--- Exercises ---
**A)** In the forum thread, what does Niki say is the main point of the idea?
**B)** Count the lines in the rows that contain the string "rash", with case counting, and give only the number.

## START Document passage

Another neat idea - Do you need the magnifying glass :?: Could save the big ballast at the back if not needed.


----------



## Niki (28 Jun 2006)

Thank you Losos

The magnifying glass is the main point here.

At the age of 61 (next month), well, yes I need some help to separate between the millimeters lines.

niki


----------



## Newbie_Neil (29 Jun 2006)

Hi Niki

Another really neat idea.

Thank you for sharing it with us.

Cheers
Neil (who thinks you can never have too much magnification)


----------



## DaveL (29 Jun 2006)

Niki
Must agree with Neil, looks very useful, just needs a bright light to complete it :shock:


----------



## WellsWood (29 Jun 2006)

Thanks Niki, another great idea and another excellent post with pictures to make everything clear. Hardly a day goes by recently that you don't post something that makes me slap my head in a "why didn't I think of that" way. With such a seemingly enldess supply of bright ideas, have you ever thought of putting them all together in a book? At this rate you'll be most of the way there by christmas!

Keep 'em coming.

Mark


----------



## Niki (29 Jun 2006)

Thank you so much Dave and Mark

Mark
I don't think that I going to put all those in a book.
I like to make them and I feel very happy if someone else find them useful.
About your "why did't I think of that", maybe you just did not need it.

And, yes, I'll keep'em coming

Thanks again
niki


----------

## END Document passage
## START Data to use

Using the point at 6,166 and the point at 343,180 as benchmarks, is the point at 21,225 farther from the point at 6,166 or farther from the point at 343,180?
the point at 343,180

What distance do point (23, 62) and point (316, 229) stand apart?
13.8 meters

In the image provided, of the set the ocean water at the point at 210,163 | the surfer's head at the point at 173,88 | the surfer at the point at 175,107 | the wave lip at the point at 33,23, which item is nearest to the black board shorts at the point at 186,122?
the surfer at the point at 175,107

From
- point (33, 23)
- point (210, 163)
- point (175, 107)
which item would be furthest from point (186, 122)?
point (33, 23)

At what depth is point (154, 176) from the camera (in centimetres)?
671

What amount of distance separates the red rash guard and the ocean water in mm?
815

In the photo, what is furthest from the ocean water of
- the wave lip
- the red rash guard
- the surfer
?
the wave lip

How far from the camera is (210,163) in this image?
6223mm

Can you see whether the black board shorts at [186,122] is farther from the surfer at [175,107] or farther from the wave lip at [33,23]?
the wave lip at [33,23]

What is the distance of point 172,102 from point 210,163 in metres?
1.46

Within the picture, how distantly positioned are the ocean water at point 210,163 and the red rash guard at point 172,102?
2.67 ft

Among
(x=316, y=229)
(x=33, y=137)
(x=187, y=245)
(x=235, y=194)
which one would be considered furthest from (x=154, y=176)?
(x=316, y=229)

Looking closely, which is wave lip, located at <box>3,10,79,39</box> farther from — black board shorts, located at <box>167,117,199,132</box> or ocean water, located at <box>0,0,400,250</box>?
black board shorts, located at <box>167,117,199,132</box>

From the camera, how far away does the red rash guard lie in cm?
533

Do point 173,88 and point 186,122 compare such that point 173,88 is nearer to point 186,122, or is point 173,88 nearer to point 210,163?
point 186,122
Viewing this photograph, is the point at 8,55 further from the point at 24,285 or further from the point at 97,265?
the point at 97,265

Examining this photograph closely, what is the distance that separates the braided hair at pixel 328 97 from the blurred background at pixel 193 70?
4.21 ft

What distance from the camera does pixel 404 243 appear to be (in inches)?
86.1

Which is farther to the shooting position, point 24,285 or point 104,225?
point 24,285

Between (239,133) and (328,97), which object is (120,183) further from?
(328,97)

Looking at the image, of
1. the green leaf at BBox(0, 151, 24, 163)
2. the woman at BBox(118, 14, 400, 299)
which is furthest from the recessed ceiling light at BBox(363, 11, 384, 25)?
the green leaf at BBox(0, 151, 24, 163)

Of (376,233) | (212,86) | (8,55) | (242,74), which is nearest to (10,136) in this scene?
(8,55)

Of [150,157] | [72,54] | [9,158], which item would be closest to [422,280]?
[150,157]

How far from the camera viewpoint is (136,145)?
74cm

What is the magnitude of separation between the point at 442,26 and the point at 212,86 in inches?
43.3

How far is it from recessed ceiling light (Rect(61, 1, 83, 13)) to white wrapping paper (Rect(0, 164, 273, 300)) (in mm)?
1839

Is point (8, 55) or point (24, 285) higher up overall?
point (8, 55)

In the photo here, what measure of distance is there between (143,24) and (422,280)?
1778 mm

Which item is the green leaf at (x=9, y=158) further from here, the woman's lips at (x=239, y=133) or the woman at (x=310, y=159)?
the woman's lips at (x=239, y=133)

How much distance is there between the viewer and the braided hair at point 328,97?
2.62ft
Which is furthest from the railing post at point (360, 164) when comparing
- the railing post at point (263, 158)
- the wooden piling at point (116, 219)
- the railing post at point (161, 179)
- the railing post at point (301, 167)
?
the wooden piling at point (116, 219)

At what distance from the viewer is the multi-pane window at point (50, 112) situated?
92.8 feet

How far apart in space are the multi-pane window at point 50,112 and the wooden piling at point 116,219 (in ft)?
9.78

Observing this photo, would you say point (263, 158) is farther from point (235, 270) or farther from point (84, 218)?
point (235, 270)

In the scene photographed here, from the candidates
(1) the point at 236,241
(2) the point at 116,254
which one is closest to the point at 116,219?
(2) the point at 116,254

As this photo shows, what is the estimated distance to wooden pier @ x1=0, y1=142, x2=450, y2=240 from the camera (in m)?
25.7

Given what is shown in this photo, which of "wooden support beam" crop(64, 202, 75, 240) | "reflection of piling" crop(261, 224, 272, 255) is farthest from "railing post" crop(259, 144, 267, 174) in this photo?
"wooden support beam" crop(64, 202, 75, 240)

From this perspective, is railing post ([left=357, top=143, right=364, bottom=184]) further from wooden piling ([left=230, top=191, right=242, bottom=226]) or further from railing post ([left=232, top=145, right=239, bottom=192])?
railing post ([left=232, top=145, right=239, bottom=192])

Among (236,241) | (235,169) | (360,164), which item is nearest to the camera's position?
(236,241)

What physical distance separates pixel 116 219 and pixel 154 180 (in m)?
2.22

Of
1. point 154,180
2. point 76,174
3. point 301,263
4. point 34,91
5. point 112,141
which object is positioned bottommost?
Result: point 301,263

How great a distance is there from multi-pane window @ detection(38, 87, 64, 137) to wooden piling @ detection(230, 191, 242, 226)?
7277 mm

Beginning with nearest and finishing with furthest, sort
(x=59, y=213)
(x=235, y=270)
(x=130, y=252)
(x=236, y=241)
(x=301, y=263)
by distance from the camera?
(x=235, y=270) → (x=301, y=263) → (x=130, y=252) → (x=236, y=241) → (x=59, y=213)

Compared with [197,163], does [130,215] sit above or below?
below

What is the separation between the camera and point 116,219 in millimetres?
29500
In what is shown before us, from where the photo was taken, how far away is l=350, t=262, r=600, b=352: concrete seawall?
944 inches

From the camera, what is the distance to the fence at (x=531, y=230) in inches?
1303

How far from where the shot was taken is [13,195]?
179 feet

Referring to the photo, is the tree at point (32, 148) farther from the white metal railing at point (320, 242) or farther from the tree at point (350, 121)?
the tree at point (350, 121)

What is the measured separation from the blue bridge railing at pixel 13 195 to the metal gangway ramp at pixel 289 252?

## END Data to use

--- Final answers ---
**A)** The magnifying glass.

**B)** 4